A blog by runners. For runners.

Pre-race meal planning: what should I eat before I run?

pre-race-meal-planning

Pre-race meals are highly debated by runners and researchers alike. Opinions on what to eat vary greatly depending on the study. Not to mention all of us without masters degrees who have our own opinons on what works and what doesn’t. This can make the choice of pre-race meals rather dizzying.

Over the past couple of days, I did a little research on the subject and found a wealth of information. Turns out, a plethora of studies have been conducted to determine the optimal pre-race meal. Some claim carb heavy meals are the way to go. Others maintain meals heavier in fat reap better results.

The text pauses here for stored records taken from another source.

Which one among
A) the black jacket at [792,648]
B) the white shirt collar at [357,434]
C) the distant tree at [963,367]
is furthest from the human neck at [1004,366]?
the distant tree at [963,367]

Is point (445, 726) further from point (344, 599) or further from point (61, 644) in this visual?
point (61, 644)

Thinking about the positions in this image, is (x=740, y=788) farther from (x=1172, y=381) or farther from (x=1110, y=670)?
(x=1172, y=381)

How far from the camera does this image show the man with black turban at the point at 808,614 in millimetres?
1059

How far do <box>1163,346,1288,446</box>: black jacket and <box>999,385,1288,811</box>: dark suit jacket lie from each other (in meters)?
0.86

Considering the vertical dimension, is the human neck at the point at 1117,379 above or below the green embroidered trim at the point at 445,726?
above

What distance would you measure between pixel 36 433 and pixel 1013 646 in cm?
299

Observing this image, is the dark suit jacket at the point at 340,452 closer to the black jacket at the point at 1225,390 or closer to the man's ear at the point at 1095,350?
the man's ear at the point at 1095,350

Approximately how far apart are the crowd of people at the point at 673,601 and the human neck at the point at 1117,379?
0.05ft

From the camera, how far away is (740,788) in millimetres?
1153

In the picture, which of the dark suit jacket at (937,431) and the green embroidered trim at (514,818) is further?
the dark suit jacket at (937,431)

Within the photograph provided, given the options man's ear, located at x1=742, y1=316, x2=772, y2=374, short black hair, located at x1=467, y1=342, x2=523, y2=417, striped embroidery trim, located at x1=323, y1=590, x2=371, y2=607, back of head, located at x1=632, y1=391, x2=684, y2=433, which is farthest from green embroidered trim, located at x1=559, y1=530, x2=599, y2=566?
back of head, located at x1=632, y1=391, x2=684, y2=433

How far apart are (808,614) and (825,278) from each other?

Even still, other reports confuse matters by saying eating a pre-race meal higher in fat then topping it off with a carb rich energy gel is the way to go.

Considering all the advice out there, I’ve tried to cull what I’ve read and put together a few basic tips for preparing your pre-race meal. As always, I’d love to hear yours tips as well, feel free to comment below.

  1. Eat! For those of you who run long distances this is probably not an issue, but even if your race is a 5K or 10K it is still important to have a proper pre-race meal. This will give your body the energy it needs to perform so you aren’t running on empty right from the start.
  2. Choose foods you know your body can easily digest. Most of us know what foods sit well and what foods send our guts spinning. As a general rule of thumb avoid foods that are overly heavy, spicy, or acidic prior to a race. I’ve personally found blander foods — like toast, peanut butter, and bananas — are tolerated well.
  3. Don’t use race day as a day to try out a new pre-race meal. Test your pre-race meal on a day when you will be running a distance similar to your race and see how you feel. If your gut reacts negatively, keep testing meals until you find one that works well for you, then eat the exact same thing on race day.
  4. Try to eat 2-3 hours before your race to allow time for your pre-race meal to digest. There is nothing worse than standing at the starting line feeling like there’s a lead bagel in your stomach weighing you down.
  5. Hydrate. Because most races start first thing in the morning, you are often competing with a night’s worth of dehydration, not to mention mile-long Porta Potty lines. Still, this shouldn’t be a reason to skimp on the liquids. Make sure to drink plenty of water during the days leading up to your race. For shorter races, try having at least 16 ounces of water with your pre-race meal; giving your body time to hydrate, then subsequently giving you time to hit the bathroom before the race.
  6. Listen to your body. Everyone is different and each of us requires specific fuel to run his or her most optimal race. Trial and error is the best tool for creating a pre-race meal that gives you what you need.  Don’t get bogged down with fad foods or get too concerned with what others are eating. Find the pre-race meal that works best for you, and then stick with it.